Christoph Lampert chl at math.uni-bonn.de
Sun Feb 16 14:21:20 CET 2003


Hi,

somehow the topic is solved, but here is my final idea for a quick
"solution": 

>From what Radek checked we know that bframes have a bias towards
"overcompansation" due to rounding. 

I'm not sure about forward and backward mode: I thought there we use the
(possibly halfpel interpolate) reference picture which is does with
ordinary rounding==0 or rounding==1. I don't know where extra rounding
come into play. Let forget about those for the moment.  

For interpolated and direct mode, B-frames routine surely has to
interpolate. This is always done with rounding==0, because the standard
demands it (that's faster for hardware implementation, I guess). 

So we know, that every stop of interpolation will round up in 2 of 4
cases, and never round down. 

r1&1  r2&1    "real"    rounded (r1+r2+1)/2 
 0     0        0            0
 0     1       0.5           1
 1     0       0.5           1
 1     1        1            1

The expectation value of error is 0.25 instead of 0.00 in a perfect world,
so we know that in the mean, block luminance will be too high by
0.25. This cannot be expressed in the image domain, of course. But it
_can_ in the DCT domain, because DC coefficient has higher resolution
than [0,255]. 
So let's simply subtract the (constant) value of DCT(0.25) from the DC
coefficient before quantization and see what happens. In theory, there
should then be as many "too dark" blocks as there are "too light" blocks,
but fewer than there are now. 

If the light blocks are less visisble, we can change the bias to more than
DCT(0.25). Remember: We can do anything we want with B-frames, it doesn't
change coding efficiency, since they are not used for prediction. 

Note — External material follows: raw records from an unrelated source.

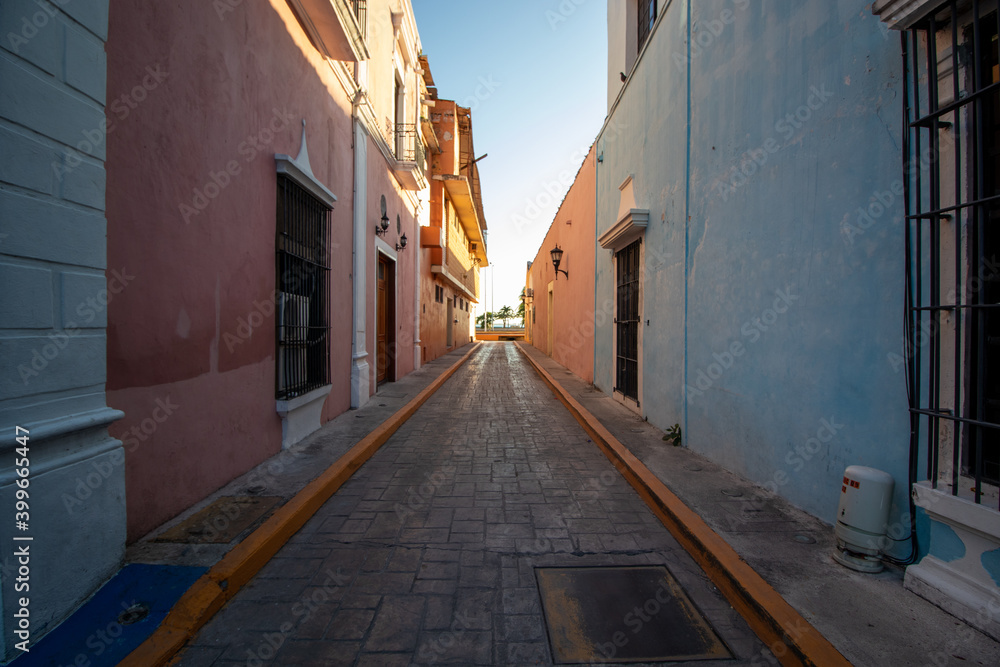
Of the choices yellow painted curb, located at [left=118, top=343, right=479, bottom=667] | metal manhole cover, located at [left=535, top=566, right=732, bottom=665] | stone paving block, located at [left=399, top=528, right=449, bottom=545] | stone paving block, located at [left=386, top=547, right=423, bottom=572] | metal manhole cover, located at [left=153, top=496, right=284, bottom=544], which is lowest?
metal manhole cover, located at [left=535, top=566, right=732, bottom=665]

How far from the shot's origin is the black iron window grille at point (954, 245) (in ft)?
7.23

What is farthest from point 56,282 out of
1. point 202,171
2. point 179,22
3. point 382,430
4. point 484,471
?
point 382,430

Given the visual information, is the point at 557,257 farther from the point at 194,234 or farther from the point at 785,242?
the point at 194,234

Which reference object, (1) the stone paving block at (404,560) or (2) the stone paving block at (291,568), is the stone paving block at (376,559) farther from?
(2) the stone paving block at (291,568)

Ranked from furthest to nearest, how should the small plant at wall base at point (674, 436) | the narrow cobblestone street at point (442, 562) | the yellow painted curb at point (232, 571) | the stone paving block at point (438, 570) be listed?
the small plant at wall base at point (674, 436) < the stone paving block at point (438, 570) < the narrow cobblestone street at point (442, 562) < the yellow painted curb at point (232, 571)

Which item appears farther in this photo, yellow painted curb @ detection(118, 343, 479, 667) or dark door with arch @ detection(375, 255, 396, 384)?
dark door with arch @ detection(375, 255, 396, 384)

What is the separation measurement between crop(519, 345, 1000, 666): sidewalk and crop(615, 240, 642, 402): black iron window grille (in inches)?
124

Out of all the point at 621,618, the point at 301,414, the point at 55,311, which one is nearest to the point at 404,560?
the point at 621,618

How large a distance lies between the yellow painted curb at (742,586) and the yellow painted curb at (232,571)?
8.88ft

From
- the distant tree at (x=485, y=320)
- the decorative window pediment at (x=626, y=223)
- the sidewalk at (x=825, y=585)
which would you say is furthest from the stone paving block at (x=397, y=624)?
the distant tree at (x=485, y=320)

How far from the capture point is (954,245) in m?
2.31

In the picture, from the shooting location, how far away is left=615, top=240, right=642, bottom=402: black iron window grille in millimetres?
7242

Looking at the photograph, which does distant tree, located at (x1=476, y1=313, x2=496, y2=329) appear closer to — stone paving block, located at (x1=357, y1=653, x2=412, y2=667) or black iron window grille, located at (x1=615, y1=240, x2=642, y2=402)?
black iron window grille, located at (x1=615, y1=240, x2=642, y2=402)

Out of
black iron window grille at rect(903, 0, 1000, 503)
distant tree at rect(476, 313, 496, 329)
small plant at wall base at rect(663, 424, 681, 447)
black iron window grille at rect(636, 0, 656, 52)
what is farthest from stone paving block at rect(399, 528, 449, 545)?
distant tree at rect(476, 313, 496, 329)
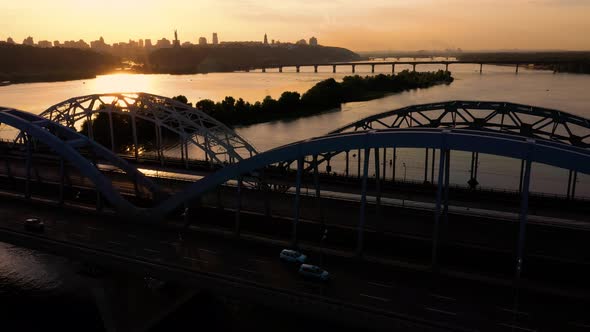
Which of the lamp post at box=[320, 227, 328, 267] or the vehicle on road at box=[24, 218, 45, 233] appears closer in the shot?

I'm not completely familiar with rounding in bframes. Radek wrote that 
for forward and backward mode we are rounding as well, and for
interpolated and direct mode even twice. 
Then of course, we would have to change the value, and use it for forward
mode, too. We could also take into account, that we _know_ if a vector has
even or odd components, so we know if it acts on an interpolate image or
not. This could play a role as well. 

Maybe somebody can check, if rounding in QPel is somewhat the same, or
even more biased.

gruel

P.S. Another way would be to not do rounding in image domain at all:
Simply let DCT act on both reference blocks and add them together, 
then devide afterwards in DCT domain (everything's linear...). Again
remember: motion compensation of encoder and decoder doesn't have to be
exactly the same, since errors don't propagate. It just has to _look_
good when decoded (actually, there is not compensation in encoder at all). 


> There is a slight bias towards negative DC. My hypotesis was: halfpel
> interpolation uses rounding_control = 0, so the total compensated
> image might indeed be a bit brighter - the formula is
>       r1 + r2 + 1 - rounding; .
>
> Further experiments confirm this - the values get swapped if I use
> rounding control of 1.
>
> The bias got bigger. Why? Because we interpolate two pictures and
> _again_ round away from zero, towards white. MPEG4 sucks, how can we
> round in the same direction twice?
> 
> Now, direct mode, the one which causes trouble:
> total : 616349
> DC -1 : 115687
> DC +1 : 31955
> 
> Can you see the problem? Once again, we're rounding towards white
> twice. This time however, motion compensation can't do nothing about
> it - it's very limited, both reference pictures are interpolated with
> the probability of 75% each, so there is 56% that they are both
> interpolated and only 6% that none. And in the end, they are
> interpolated together, again with rounding towards infinity.